The WHEN 0 case is the case that no grandchild exists, so set the

subselect output directly to the expected value, which means the main

WHERE clause succeeds.

The WHEN 1 clause sets the subselect result to the unique existing value

which might or might not be your searched value "...", but whatever it is,

the main WHERE should deliver the correct result.

The ELSE case just makes the main WHERE condition to be UNKNOWN, and hence

the case that there are several different values for grandchildren is

excluded form the final result.

All the above assumes that CY cannot be NULL. If this is not the case,

then some code extensions would be necessary to deal with the NULLs which

are ignored by the count(DISTINCT C.CY).

Frank

Am 09.10.2008, 17:00 Uhr, schrieb Markus KARG <karg@quipsy.de>:

Correction:

The LEFT should be left out from the inner join, as it could introduce

NULLs.

Frank

Am 09.10.2008, 18:42 Uhr, schrieb Frank Ploessel

<fpl...@d_e.i_m_s_h_e_a_l_t_h.c_o_m>:

Frank,

thank you for this proposal! I need all the help that I can get!

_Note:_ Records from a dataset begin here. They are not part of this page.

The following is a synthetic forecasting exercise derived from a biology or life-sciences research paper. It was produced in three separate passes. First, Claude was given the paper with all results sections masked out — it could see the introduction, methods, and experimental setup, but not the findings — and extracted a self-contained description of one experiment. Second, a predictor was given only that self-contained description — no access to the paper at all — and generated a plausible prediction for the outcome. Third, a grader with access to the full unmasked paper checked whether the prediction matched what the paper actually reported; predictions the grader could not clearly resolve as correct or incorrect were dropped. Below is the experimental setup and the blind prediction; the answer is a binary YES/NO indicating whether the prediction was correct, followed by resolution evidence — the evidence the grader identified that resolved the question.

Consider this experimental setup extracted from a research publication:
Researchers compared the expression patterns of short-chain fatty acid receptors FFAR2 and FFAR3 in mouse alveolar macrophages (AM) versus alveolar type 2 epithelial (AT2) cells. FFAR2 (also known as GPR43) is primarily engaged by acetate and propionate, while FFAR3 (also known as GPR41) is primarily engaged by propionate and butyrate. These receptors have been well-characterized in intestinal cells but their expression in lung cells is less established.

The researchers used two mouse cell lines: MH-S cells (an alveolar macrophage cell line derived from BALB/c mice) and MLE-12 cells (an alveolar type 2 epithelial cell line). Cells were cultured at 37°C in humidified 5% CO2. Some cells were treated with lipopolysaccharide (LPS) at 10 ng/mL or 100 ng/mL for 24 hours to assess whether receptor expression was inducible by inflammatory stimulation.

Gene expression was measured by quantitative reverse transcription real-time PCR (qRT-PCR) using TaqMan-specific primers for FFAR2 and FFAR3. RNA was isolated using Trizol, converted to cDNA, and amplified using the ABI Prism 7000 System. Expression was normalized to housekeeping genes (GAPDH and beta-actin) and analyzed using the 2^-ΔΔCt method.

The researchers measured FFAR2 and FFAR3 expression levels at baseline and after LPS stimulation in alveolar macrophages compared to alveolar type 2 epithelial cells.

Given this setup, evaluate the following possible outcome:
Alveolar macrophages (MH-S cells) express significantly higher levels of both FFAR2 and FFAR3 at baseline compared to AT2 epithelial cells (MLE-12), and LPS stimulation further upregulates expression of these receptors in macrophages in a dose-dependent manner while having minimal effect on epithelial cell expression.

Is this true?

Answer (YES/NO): NO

In fact I do not understand what you want to reach with this quite complex

syntax that would be in any case superiour to my proposal above, but

nevertheless, I think it will not work in the real world -- due to the same

fact I mentioned in my own answer above: In reality, in need to have not

only a single sum over all, but actually a sum per group, and the group must

be built from a field in B. Since your most outer SELECT (the one with the

SUM(AX)) is not containing B, that group cannot be built -- and when adding

it, you're screwed again thanks to the "magic multiplication" of rows...

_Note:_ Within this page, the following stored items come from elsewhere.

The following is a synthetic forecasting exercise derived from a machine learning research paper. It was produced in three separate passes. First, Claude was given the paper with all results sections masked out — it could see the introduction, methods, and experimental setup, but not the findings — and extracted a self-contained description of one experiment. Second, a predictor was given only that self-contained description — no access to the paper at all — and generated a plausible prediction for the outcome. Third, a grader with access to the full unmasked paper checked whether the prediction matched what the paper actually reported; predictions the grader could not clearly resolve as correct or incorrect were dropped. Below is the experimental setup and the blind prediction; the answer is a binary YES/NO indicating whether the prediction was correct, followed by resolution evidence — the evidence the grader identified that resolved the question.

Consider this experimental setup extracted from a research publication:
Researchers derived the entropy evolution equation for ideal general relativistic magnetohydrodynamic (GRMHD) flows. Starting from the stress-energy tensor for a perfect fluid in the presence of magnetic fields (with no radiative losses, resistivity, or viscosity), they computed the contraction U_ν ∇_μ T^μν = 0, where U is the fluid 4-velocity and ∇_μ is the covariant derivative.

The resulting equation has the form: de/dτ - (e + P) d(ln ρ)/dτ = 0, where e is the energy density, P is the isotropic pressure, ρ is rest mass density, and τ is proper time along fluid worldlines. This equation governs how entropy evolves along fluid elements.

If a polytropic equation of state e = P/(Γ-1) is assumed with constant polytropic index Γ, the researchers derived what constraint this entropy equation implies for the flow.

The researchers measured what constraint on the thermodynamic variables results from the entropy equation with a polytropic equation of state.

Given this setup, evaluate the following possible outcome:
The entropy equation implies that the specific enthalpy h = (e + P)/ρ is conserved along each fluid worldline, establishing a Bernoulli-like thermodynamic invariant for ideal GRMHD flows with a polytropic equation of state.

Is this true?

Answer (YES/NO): NO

So your proposal might work for this simple quiz case (which ignores the

needed GROUP BY), it will not solve the general question: How to sum over

the LEFT table while to group over the MIDDLE table and filter on the RIGHT

table (maybe I should have started with the complete complexity in my first

posting to point out the real problem).

What I cannot believe is: This is such a simple question that thousands of

people must have everyday. But it seems there is no solution. BTW, when

dropping C and "just" filtering AND grouping on B, then SELECT DISTINCT

SUM(AX) is actually correctly working -- what I do not understand at all,

since the DISTINCT has nothing to do since there is only one single result

row. But with the original case (having three tables but not two) it

doesn't. Pretty strange.

I mean, how do others solve the problem "SUM(LEFT TABLE) and GROUP BY(middle

table) and FILTER ON(right table)"???

If I wouldn't need the SUM but just the COUNT, then I could use a simple

COUNT(DISTINCT A.PK), with no more needed tricks. But for SUM and other

aggregates, there seems to be no solution. Something like SUM(AX WITH

DISTINCT(A.PK)) would be great...

Also, do we really need ASA11 tricks like CASE and all that...? Isn't there

an ANSI SQL solution...? :-)

Thanks a lot! :-)

Markus

"Frank Ploessel" <fpl...@d_e.i_m_s_h_e_a_l_t_h.c_o_m> schrieb im Newsbeitrag

news:op.uirnvgq2j0bybf@bonw01164.internal.imsglobal.com...

Markus,

CASE expressions are ANSI standard, and are available in SQL Anywhere

since a long time already, probably version 5 or earlier. And "partial

groupings" are sometimes a bit tricky in SQL. If the DISTINCT gave the

correct result, then this is just coincidence, I would not expect this to

be the case in all situations.

As you still did not state your problem in every detail, I try to

re-formulate the it as far as I understand your requirement:

You have a foreign key relationship from A (parent) to B (children), and

one from B to C (grandchildren of A).

You want to sum column A.AX, grouped by column B.BX for records from table

A where there either is no grandchild in C or all existing grandchildren

have the value '...'.

Please correct me if this is not what you intended.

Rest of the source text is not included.